Assignment
Work out how many lines of this material hold the word "site". Write only that number.

Exercise data
........
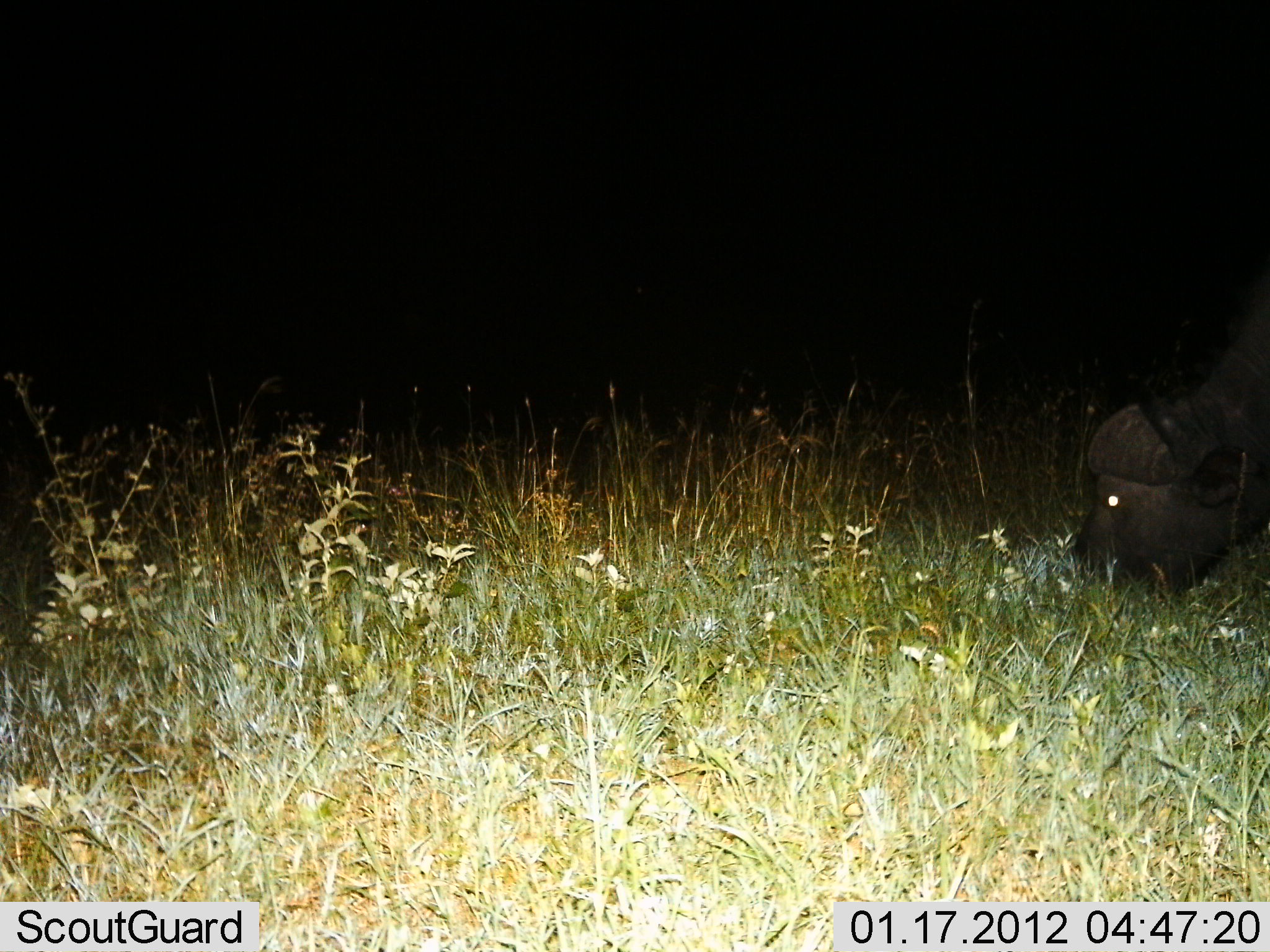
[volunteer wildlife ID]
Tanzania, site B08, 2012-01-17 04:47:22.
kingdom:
........
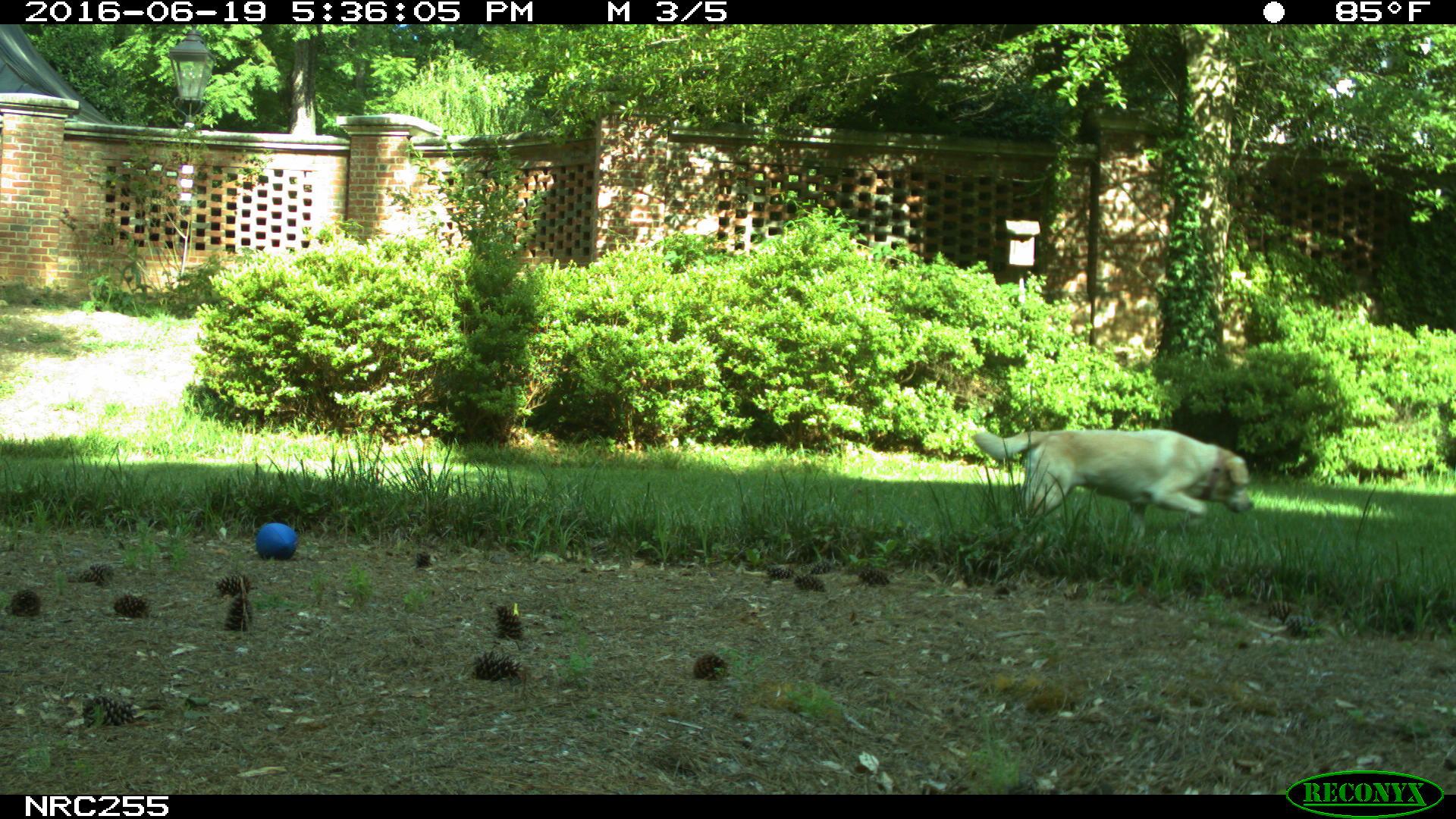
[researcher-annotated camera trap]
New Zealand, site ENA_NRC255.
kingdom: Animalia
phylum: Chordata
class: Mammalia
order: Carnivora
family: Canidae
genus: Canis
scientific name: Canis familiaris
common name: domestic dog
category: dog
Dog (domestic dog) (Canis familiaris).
........
Response to this exercise
2